WORK TO COMPLETE: Copy out only the span from the line with "What camera distance" to the end of the data, both ends kept, word for word.

------ RECORDS FOR THE EXERCISE ------

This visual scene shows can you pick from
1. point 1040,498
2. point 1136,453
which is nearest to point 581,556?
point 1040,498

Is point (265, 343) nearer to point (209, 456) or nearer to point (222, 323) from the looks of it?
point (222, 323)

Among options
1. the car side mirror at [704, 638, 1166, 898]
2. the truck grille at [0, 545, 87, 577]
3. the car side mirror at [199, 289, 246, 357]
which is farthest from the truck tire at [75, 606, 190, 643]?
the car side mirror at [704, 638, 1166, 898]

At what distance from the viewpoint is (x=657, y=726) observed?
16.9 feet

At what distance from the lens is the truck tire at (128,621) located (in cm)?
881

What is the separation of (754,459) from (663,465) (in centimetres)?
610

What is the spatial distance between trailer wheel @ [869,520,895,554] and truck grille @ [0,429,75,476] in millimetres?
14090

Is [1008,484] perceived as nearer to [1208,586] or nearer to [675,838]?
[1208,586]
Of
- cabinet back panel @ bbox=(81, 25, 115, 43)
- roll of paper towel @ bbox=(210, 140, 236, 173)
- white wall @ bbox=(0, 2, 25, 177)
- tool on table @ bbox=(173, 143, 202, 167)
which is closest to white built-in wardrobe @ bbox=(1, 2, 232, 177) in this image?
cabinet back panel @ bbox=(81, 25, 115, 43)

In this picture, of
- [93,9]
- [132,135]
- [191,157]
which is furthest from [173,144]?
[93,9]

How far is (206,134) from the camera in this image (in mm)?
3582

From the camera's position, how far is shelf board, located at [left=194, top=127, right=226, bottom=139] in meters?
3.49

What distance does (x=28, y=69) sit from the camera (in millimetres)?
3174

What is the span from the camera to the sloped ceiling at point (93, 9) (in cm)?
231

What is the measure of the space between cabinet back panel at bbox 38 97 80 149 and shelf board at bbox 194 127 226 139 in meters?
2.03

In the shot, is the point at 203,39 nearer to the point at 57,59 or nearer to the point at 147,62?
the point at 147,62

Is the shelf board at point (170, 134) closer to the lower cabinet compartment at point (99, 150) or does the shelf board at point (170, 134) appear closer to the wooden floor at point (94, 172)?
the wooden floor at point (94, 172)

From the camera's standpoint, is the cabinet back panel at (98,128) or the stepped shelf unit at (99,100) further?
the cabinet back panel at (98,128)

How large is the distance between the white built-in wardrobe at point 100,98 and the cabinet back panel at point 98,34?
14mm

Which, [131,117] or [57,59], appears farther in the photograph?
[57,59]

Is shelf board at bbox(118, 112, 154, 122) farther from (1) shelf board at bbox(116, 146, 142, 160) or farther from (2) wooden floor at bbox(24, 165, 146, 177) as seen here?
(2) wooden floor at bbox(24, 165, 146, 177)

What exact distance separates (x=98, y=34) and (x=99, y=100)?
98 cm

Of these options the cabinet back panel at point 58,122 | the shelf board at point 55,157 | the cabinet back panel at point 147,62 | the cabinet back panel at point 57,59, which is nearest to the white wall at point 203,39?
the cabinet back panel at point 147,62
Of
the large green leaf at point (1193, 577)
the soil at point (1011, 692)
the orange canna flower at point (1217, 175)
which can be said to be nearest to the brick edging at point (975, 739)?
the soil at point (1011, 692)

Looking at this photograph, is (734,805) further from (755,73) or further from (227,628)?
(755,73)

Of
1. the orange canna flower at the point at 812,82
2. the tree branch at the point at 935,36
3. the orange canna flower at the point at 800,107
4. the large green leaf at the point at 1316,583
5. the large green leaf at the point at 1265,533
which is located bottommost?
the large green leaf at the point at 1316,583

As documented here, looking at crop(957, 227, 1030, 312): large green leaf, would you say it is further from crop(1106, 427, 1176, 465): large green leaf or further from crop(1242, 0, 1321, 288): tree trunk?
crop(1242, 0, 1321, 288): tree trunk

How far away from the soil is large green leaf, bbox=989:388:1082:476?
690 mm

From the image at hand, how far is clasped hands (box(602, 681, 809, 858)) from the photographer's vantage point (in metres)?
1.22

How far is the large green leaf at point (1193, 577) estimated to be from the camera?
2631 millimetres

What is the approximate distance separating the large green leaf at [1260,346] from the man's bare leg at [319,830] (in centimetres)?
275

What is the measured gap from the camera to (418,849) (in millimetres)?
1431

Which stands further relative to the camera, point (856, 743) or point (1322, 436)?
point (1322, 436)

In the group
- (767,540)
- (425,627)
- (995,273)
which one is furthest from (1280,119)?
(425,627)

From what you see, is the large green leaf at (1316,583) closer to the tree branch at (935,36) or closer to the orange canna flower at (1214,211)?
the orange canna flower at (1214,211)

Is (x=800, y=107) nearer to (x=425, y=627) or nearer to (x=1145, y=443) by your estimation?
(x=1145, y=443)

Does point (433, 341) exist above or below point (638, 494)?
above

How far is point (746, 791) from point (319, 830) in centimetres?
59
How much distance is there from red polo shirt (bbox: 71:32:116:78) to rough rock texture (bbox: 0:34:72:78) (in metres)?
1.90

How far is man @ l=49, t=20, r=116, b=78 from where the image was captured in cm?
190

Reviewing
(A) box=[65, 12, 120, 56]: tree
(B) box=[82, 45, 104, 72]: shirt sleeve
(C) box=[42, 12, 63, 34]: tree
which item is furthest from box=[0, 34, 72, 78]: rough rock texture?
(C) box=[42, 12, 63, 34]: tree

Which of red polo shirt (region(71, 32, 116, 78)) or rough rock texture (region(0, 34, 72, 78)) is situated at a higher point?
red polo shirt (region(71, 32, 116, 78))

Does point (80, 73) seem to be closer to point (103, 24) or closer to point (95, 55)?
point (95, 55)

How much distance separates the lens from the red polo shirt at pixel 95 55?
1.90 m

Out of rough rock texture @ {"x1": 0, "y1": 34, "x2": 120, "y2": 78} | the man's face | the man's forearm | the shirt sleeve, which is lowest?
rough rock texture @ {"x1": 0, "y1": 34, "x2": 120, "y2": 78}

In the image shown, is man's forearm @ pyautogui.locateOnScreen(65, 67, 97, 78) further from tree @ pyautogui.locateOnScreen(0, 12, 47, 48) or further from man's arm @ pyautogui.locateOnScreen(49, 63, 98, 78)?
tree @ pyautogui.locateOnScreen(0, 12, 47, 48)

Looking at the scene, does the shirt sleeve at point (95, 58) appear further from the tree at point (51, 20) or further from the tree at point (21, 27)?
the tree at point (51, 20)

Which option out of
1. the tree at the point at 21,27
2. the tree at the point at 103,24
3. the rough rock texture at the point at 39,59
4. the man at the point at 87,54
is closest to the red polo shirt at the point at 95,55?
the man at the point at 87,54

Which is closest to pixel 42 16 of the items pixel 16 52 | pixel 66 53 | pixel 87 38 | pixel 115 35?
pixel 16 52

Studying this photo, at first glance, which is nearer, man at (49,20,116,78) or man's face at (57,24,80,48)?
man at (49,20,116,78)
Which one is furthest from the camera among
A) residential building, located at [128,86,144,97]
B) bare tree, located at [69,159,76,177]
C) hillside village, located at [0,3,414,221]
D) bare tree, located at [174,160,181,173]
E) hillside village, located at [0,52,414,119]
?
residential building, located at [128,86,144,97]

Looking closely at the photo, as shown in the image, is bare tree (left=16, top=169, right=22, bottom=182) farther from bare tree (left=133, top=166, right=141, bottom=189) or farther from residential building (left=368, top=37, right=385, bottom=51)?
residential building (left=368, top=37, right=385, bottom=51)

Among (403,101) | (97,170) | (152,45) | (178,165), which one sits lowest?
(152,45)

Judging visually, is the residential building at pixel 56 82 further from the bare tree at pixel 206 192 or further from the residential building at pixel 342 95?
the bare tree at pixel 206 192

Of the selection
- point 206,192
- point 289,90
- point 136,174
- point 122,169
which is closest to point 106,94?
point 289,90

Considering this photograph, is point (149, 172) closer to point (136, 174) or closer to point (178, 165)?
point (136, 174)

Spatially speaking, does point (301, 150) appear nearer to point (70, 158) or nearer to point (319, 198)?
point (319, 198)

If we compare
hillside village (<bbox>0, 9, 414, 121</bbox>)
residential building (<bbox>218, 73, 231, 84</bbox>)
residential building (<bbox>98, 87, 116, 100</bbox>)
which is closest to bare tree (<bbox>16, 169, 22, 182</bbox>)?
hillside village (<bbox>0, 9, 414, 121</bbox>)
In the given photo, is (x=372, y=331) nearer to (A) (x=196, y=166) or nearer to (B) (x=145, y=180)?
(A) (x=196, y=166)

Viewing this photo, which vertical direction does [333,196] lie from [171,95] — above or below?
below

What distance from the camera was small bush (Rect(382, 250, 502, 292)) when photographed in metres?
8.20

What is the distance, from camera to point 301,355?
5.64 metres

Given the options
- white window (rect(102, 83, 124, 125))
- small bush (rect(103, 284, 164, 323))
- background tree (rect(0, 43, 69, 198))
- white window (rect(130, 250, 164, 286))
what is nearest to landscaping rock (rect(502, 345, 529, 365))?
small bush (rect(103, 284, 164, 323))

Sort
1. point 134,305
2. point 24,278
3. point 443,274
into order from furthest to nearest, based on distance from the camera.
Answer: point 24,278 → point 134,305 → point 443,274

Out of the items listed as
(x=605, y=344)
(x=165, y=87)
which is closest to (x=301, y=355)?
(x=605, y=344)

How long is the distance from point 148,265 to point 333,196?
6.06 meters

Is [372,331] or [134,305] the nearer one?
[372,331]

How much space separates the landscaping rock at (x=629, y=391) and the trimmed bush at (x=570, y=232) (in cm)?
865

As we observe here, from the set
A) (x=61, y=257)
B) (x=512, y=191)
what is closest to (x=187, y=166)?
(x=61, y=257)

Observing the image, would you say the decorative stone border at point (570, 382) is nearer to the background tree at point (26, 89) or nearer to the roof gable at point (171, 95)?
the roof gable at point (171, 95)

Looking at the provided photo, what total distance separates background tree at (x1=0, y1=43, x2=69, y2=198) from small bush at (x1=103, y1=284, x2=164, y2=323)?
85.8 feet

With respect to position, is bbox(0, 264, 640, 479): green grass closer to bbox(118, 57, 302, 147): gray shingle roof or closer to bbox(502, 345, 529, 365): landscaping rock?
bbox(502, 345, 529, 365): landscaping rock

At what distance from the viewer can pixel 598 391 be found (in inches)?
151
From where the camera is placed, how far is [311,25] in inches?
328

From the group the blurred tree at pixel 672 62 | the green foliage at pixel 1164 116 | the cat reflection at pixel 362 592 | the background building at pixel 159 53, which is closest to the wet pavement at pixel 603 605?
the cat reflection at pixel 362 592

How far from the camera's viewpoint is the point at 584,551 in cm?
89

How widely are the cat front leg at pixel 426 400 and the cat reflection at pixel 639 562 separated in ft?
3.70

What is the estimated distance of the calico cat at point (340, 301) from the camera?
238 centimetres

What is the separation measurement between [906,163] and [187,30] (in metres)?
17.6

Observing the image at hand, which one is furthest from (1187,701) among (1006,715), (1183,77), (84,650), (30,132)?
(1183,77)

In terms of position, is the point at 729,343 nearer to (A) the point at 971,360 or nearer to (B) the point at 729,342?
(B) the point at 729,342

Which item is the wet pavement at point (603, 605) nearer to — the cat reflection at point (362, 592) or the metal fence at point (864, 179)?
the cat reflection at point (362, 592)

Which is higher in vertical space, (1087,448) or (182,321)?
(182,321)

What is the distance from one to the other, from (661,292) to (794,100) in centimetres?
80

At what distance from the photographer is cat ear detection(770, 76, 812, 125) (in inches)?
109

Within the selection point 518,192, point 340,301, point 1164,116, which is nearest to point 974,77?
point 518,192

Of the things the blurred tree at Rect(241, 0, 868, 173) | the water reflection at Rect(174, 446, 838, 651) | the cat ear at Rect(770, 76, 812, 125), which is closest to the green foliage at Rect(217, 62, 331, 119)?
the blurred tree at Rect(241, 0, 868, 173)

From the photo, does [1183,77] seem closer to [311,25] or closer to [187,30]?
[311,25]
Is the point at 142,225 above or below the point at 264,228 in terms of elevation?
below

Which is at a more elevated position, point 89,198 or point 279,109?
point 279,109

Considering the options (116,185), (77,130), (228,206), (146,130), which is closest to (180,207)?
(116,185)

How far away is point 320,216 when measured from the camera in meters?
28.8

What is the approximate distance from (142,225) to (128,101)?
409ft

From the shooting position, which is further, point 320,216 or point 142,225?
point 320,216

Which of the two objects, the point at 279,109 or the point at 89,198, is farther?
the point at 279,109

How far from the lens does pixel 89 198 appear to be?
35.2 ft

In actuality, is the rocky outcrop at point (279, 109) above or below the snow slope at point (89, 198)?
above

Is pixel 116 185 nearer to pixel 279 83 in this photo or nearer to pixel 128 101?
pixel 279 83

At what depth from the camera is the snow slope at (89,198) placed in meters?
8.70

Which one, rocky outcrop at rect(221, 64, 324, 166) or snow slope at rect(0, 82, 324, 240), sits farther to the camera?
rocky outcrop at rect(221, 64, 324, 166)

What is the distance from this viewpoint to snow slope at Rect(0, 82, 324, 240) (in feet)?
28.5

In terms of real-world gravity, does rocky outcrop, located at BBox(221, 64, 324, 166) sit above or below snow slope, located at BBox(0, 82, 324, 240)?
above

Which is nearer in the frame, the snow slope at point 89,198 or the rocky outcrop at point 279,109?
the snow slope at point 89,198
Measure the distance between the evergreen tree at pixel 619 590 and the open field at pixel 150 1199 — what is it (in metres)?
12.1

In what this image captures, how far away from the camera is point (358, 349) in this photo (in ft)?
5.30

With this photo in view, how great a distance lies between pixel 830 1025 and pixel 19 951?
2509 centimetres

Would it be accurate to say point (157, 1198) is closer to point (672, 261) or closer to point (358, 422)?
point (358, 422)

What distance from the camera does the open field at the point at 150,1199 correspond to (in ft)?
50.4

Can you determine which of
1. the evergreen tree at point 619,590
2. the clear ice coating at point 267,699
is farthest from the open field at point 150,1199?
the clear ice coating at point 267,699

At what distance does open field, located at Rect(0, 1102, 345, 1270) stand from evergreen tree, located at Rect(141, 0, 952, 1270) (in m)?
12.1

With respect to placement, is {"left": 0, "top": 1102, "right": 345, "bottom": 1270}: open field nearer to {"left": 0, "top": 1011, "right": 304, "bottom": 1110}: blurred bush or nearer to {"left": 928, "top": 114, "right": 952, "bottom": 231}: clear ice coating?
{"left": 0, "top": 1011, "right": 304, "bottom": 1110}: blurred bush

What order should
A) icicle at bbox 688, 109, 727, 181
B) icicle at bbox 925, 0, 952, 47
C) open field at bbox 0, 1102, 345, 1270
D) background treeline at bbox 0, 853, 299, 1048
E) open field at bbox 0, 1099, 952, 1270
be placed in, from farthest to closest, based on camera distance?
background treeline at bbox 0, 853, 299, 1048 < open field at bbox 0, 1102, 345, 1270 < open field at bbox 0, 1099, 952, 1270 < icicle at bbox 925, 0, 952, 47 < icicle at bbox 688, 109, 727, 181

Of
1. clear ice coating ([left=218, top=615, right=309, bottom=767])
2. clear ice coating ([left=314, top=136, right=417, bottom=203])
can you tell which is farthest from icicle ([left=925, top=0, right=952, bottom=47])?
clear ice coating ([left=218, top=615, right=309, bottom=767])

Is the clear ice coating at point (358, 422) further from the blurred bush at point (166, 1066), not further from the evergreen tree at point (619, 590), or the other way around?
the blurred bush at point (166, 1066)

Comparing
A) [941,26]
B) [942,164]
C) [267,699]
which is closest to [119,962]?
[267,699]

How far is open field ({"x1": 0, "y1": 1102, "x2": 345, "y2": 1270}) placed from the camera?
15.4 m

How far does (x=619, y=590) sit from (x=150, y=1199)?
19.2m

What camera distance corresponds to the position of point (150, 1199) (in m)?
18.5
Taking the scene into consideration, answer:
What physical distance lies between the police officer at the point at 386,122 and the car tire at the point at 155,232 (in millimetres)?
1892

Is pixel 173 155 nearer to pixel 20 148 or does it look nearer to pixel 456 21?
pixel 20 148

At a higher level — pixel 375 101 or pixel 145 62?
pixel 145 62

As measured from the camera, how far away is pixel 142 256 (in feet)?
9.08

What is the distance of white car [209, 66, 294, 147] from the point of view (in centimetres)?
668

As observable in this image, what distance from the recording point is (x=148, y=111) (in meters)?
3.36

------

TASK SOLUTION:
What camera distance corresponds to the position of point (150, 1199) (in m)?
18.5
Taking the scene into consideration, answer:
What physical distance lies between the police officer at the point at 386,122 and the car tire at the point at 155,232 (in millimetres)?
1892

Is pixel 173 155 nearer to pixel 20 148 or does it look nearer to pixel 456 21?
pixel 20 148

At a higher level — pixel 375 101 or pixel 145 62?
pixel 145 62

As measured from the camera, how far away is pixel 142 256 (in feet)?
9.08

What is the distance of white car [209, 66, 294, 147] from the point of view (in centimetres)?
668

As observable in this image, what distance from the recording point is (x=148, y=111) (in meters)?
3.36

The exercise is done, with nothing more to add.